Mit FRANK (5,8 Prozent), einer von dem kanadischen Milliardär österreichischer Herkunft Frank Stronach gesponserten Partei und den NEOS (4,8 Prozent),  einer von einem anderen Milliardär gesponserten Abspaltung der ÖVP ziehen zwei neue Rechtsparteien mit neoliberaler Programmatik ins Parlament ein. «FRANK – Team Stronach» präsentierte eine um den Rassismus bereinigte Variante des Rechtspopulismus und reüssierte damit vor allem im FPÖ-Wählerreservoir. Die besten Ergebnisse wurden in der Steiermark (10 Prozent) und in Kärnten (6,9 Prozent) erzielt. Im Kontrast dazu adressieren die NEOS ein urbanes, gesellschaftspolitisch liberal eingestelltes Klientel. Sie sind prononcierte Anhänger der Europäischen Integration. In Wien, wo sie mit 7,5 Prozent ihren Spitzenwert erreichten, mobilisierten sie WählerInnen in vergleichbarer Größenordnung vom seinerzeitigen Liberalen Forum, der ÖVP und den Grünen.

Als einzige ausgewiesen linke Partei stand die KPÖ zur Wahl und erreichte ihre traditionellen 1 Prozent (Wien 1,7 Prozent, Steiermark 1,8 Prozent). Dort, wo die KPÖ kommunal verankert ist, liegen die Ergebnisse zwischen 2,5 und 4 Prozent und stellen Positionsgewinne bei bevorstehenden lokalen Wahlgängen in Aussicht. Die Piraten erhielten 0,8 Prozent.

Obwohl das Wahlergebnis die Fortsetzung der Großen Koalition ermöglicht, könnte die Regierungsbildung sich als schwierig erweisen. Im Unterschied zur SPÖ fällt der ÖVP die Entscheidung für die Fortsetzung der Koalition schwer, weil sie sowohl von rechts, seitens der FPÖ, als auch in der Mitte, seitens der NEOS, unter Druck steht. Trotzdem dürften die Einflusszentren der ÖVP das Experiment einer Rechtsregierung unter Einschluss der FPÖ und einer der neuen Parteien als zu riskant beurteilen.

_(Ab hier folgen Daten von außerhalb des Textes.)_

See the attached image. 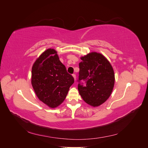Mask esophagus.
I'll return each instance as SVG.
<instances>
[{"label": "esophagus", "instance_id": "1", "mask_svg": "<svg viewBox=\"0 0 148 148\" xmlns=\"http://www.w3.org/2000/svg\"><path fill=\"white\" fill-rule=\"evenodd\" d=\"M72 76L73 77V78H74V79H75V80H76V75H75V74H73V75H72Z\"/></svg>", "mask_w": 148, "mask_h": 148}]
</instances>
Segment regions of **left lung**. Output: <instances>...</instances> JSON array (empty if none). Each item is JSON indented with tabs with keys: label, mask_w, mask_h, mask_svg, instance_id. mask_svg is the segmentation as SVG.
I'll use <instances>...</instances> for the list:
<instances>
[{
	"label": "left lung",
	"mask_w": 148,
	"mask_h": 148,
	"mask_svg": "<svg viewBox=\"0 0 148 148\" xmlns=\"http://www.w3.org/2000/svg\"><path fill=\"white\" fill-rule=\"evenodd\" d=\"M78 89L87 104L99 106L108 99L115 82L114 70L99 53L91 52L81 58Z\"/></svg>",
	"instance_id": "8db88e82"
}]
</instances>
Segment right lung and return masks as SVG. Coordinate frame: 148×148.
I'll return each instance as SVG.
<instances>
[{"label":"right lung","instance_id":"1","mask_svg":"<svg viewBox=\"0 0 148 148\" xmlns=\"http://www.w3.org/2000/svg\"><path fill=\"white\" fill-rule=\"evenodd\" d=\"M73 83V77L67 72L54 49H47L34 62L31 84L39 100L49 107L59 106Z\"/></svg>","mask_w":148,"mask_h":148}]
</instances>
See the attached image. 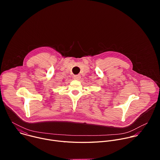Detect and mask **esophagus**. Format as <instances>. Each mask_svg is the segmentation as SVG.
Wrapping results in <instances>:
<instances>
[{"mask_svg": "<svg viewBox=\"0 0 160 160\" xmlns=\"http://www.w3.org/2000/svg\"><path fill=\"white\" fill-rule=\"evenodd\" d=\"M80 78H81V76H80V75H75V76H73V79L76 80H80Z\"/></svg>", "mask_w": 160, "mask_h": 160, "instance_id": "obj_1", "label": "esophagus"}]
</instances>
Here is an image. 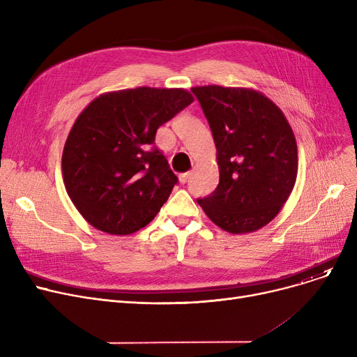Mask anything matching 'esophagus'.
<instances>
[{
  "label": "esophagus",
  "mask_w": 357,
  "mask_h": 357,
  "mask_svg": "<svg viewBox=\"0 0 357 357\" xmlns=\"http://www.w3.org/2000/svg\"><path fill=\"white\" fill-rule=\"evenodd\" d=\"M190 176H191V172H185V174H181V175H179V182H181V183H186V182H188Z\"/></svg>",
  "instance_id": "obj_1"
}]
</instances>
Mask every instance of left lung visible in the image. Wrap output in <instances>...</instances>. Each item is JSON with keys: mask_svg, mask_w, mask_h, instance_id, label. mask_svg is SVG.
Wrapping results in <instances>:
<instances>
[{"mask_svg": "<svg viewBox=\"0 0 357 357\" xmlns=\"http://www.w3.org/2000/svg\"><path fill=\"white\" fill-rule=\"evenodd\" d=\"M217 149L220 182L197 202L222 230L252 233L271 222L289 198L298 174L294 131L280 108L250 88H191Z\"/></svg>", "mask_w": 357, "mask_h": 357, "instance_id": "obj_1", "label": "left lung"}]
</instances>
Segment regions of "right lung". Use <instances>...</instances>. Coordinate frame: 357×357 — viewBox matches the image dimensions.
<instances>
[{
  "label": "right lung",
  "instance_id": "1",
  "mask_svg": "<svg viewBox=\"0 0 357 357\" xmlns=\"http://www.w3.org/2000/svg\"><path fill=\"white\" fill-rule=\"evenodd\" d=\"M194 101L182 88L101 93L75 120L62 155L66 192L104 233L127 236L152 221L178 178L152 146L158 128Z\"/></svg>",
  "mask_w": 357,
  "mask_h": 357
}]
</instances>
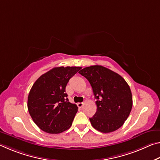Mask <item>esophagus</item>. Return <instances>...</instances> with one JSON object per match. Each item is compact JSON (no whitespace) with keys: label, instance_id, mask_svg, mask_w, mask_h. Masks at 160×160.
<instances>
[{"label":"esophagus","instance_id":"obj_1","mask_svg":"<svg viewBox=\"0 0 160 160\" xmlns=\"http://www.w3.org/2000/svg\"><path fill=\"white\" fill-rule=\"evenodd\" d=\"M84 105L83 102H80V103H78V107L79 108H82V106Z\"/></svg>","mask_w":160,"mask_h":160}]
</instances>
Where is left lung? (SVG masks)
<instances>
[{
	"label": "left lung",
	"mask_w": 160,
	"mask_h": 160,
	"mask_svg": "<svg viewBox=\"0 0 160 160\" xmlns=\"http://www.w3.org/2000/svg\"><path fill=\"white\" fill-rule=\"evenodd\" d=\"M79 73L90 83L97 99V112L90 118L92 126L105 133L116 131L123 125L132 109L128 83L120 75L97 65L86 67Z\"/></svg>",
	"instance_id": "1"
}]
</instances>
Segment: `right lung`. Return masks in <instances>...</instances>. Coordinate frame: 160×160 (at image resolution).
I'll use <instances>...</instances> for the list:
<instances>
[{"instance_id":"1","label":"right lung","mask_w":160,"mask_h":160,"mask_svg":"<svg viewBox=\"0 0 160 160\" xmlns=\"http://www.w3.org/2000/svg\"><path fill=\"white\" fill-rule=\"evenodd\" d=\"M80 67H56L41 75L29 92L28 108L36 125L43 131L57 134L68 129L78 112L67 98L66 87Z\"/></svg>"}]
</instances>
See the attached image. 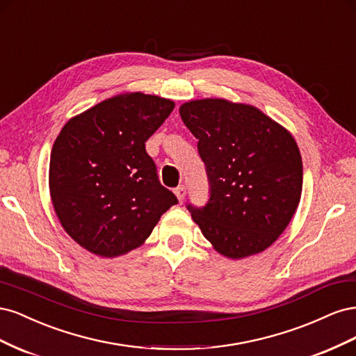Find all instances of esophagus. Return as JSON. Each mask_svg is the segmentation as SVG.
<instances>
[{
	"mask_svg": "<svg viewBox=\"0 0 356 356\" xmlns=\"http://www.w3.org/2000/svg\"><path fill=\"white\" fill-rule=\"evenodd\" d=\"M175 195H177L178 200L182 203V200H184V197H186V195H187V187H186V186H178V187L175 188Z\"/></svg>",
	"mask_w": 356,
	"mask_h": 356,
	"instance_id": "obj_1",
	"label": "esophagus"
}]
</instances>
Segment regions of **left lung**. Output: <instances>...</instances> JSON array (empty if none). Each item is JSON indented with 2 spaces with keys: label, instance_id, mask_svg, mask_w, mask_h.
<instances>
[{
  "label": "left lung",
  "instance_id": "obj_1",
  "mask_svg": "<svg viewBox=\"0 0 356 356\" xmlns=\"http://www.w3.org/2000/svg\"><path fill=\"white\" fill-rule=\"evenodd\" d=\"M207 169L209 199L187 203L215 250L243 258L270 246L298 207L303 163L294 138L255 106L224 99L181 105Z\"/></svg>",
  "mask_w": 356,
  "mask_h": 356
}]
</instances>
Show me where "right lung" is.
<instances>
[{
	"label": "right lung",
	"mask_w": 356,
	"mask_h": 356,
	"mask_svg": "<svg viewBox=\"0 0 356 356\" xmlns=\"http://www.w3.org/2000/svg\"><path fill=\"white\" fill-rule=\"evenodd\" d=\"M174 106L153 95H120L62 127L50 156V196L62 227L88 251L111 258L135 250L178 203L145 152Z\"/></svg>",
	"instance_id": "right-lung-1"
}]
</instances>
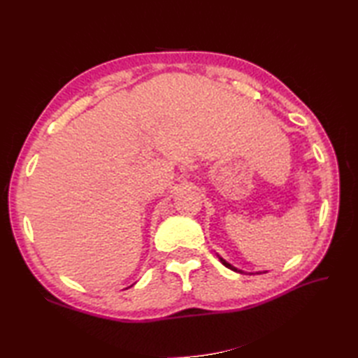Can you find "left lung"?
<instances>
[{"label":"left lung","instance_id":"1","mask_svg":"<svg viewBox=\"0 0 358 358\" xmlns=\"http://www.w3.org/2000/svg\"><path fill=\"white\" fill-rule=\"evenodd\" d=\"M220 262H222V263L226 266V268H229V269H232V271H235V272H241V271H238L237 268H234V266H232V264H229V263H227L226 260H223L222 257H220Z\"/></svg>","mask_w":358,"mask_h":358}]
</instances>
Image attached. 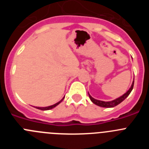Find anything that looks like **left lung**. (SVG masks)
I'll return each instance as SVG.
<instances>
[{"mask_svg":"<svg viewBox=\"0 0 149 149\" xmlns=\"http://www.w3.org/2000/svg\"><path fill=\"white\" fill-rule=\"evenodd\" d=\"M134 81H133L132 84H131V86L130 87V89H129L125 93V94L122 95V96H120V97H119V98H116V99L110 101H100V100H97L95 99V98H93V97L89 94V93H88V94H89V98H90L91 101H92V102L94 103L95 104L98 105V106L99 107H107V108H110V107H114L116 106V105L119 104L121 102H122V101L125 99L127 96L130 95V93H131V91H132L133 87H134Z\"/></svg>","mask_w":149,"mask_h":149,"instance_id":"8db88e82","label":"left lung"}]
</instances>
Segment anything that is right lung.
<instances>
[{
    "label": "right lung",
    "instance_id": "right-lung-1",
    "mask_svg": "<svg viewBox=\"0 0 149 149\" xmlns=\"http://www.w3.org/2000/svg\"><path fill=\"white\" fill-rule=\"evenodd\" d=\"M64 98H65V96L63 97V98H62L61 100H60V101H58L57 103L54 104L53 105H51V106H48V107H36V108L39 109V110H51V109H53L54 107H55L56 106H57V105L59 104H60L62 102V101H63V99H64Z\"/></svg>",
    "mask_w": 149,
    "mask_h": 149
}]
</instances>
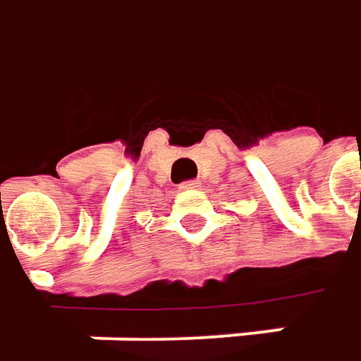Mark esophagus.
Instances as JSON below:
<instances>
[{
	"mask_svg": "<svg viewBox=\"0 0 361 361\" xmlns=\"http://www.w3.org/2000/svg\"><path fill=\"white\" fill-rule=\"evenodd\" d=\"M190 188H198V181L190 180V181H183V183H180V190H190Z\"/></svg>",
	"mask_w": 361,
	"mask_h": 361,
	"instance_id": "obj_1",
	"label": "esophagus"
}]
</instances>
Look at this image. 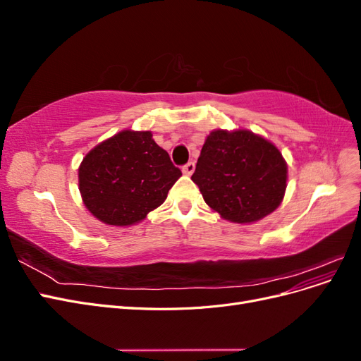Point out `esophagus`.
Returning a JSON list of instances; mask_svg holds the SVG:
<instances>
[{
  "mask_svg": "<svg viewBox=\"0 0 361 361\" xmlns=\"http://www.w3.org/2000/svg\"><path fill=\"white\" fill-rule=\"evenodd\" d=\"M194 170H195V164L192 161L188 162V164H185V166L182 167V171L187 174V176H191V174L194 173Z\"/></svg>",
  "mask_w": 361,
  "mask_h": 361,
  "instance_id": "1",
  "label": "esophagus"
}]
</instances>
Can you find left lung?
Returning <instances> with one entry per match:
<instances>
[{
    "label": "left lung",
    "instance_id": "left-lung-1",
    "mask_svg": "<svg viewBox=\"0 0 361 361\" xmlns=\"http://www.w3.org/2000/svg\"><path fill=\"white\" fill-rule=\"evenodd\" d=\"M191 179L211 209L224 220L245 224L280 206L288 166L264 137L247 129H216L207 135Z\"/></svg>",
    "mask_w": 361,
    "mask_h": 361
}]
</instances>
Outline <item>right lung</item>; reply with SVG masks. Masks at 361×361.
I'll use <instances>...</instances> for the list:
<instances>
[{"mask_svg": "<svg viewBox=\"0 0 361 361\" xmlns=\"http://www.w3.org/2000/svg\"><path fill=\"white\" fill-rule=\"evenodd\" d=\"M180 176L150 130H122L92 149L78 169L87 209L99 221L122 227L145 220Z\"/></svg>", "mask_w": 361, "mask_h": 361, "instance_id": "add662e5", "label": "right lung"}]
</instances>
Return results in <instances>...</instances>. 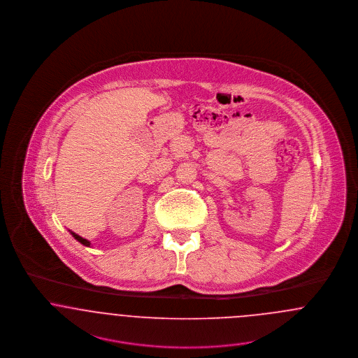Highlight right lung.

Möglich aber ist, dass die ÖVP versucht, das gestiegene parlamentarische Gewicht der Rechten in den Verhandlungen mit der SPÖ zu nützen, und eventuell auch auf die Beteiligung einer der neuen, rechten Parteien an der Regierung drängt. Wie weit die SPÖ diesem Druck nachgeben kann, ist unklar. Umgekehrt könnte sie SPÖ auf eine Einbeziehung der Grünen in eine Koalition mit der ÖVP drängen.

Die ÖsterreicherInnen haben am 29. September tatsächlich paradox gewählt. Sie haben ihre Unzufriedenheit mit der neoliberalen Politik der Koalition durch die Stärkung neoliberaler Parteien ausgedrückt, und werden daher noch mehr neoliberale Politik bekommen. Die deutschnationale, rassistische FPÖ bleibt in Lauerstellung.